Written problem
Reproduce the entries verbatim from their first line through the line containing "3. the window pane at point 767,154", including both of those lines.

Data excerpts
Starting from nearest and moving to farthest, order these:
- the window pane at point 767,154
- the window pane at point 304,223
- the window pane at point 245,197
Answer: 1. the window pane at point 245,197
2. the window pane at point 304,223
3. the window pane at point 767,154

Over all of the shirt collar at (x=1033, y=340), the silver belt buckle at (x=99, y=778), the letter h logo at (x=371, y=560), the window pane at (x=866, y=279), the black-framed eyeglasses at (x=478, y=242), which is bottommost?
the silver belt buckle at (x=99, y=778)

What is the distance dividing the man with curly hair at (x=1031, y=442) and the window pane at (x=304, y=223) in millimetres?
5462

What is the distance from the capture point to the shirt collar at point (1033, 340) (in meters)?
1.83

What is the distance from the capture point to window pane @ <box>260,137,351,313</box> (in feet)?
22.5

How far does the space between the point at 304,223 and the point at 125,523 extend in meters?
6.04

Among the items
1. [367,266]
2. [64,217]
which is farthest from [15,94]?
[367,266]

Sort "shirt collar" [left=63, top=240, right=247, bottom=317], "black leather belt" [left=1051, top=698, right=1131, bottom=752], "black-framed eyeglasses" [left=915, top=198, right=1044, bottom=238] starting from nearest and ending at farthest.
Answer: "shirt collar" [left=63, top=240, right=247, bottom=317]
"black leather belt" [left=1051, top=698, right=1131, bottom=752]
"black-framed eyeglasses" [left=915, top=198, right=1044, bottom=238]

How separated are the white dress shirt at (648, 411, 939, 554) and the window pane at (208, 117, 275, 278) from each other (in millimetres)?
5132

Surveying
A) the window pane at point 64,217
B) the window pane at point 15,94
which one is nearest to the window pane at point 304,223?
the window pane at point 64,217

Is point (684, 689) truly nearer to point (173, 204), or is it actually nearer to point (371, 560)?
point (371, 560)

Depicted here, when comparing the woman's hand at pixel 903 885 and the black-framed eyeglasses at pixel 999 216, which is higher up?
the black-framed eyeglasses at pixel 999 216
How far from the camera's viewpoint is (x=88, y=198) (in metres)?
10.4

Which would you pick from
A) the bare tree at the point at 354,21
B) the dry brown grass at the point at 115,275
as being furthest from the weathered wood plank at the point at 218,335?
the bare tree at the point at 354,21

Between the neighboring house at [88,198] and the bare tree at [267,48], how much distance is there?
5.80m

Result for this task
Starting from nearest and moving to farthest, order these:
- the window pane at point 767,154
- the window pane at point 304,223
- the window pane at point 245,197
Answer: 1. the window pane at point 245,197
2. the window pane at point 304,223
3. the window pane at point 767,154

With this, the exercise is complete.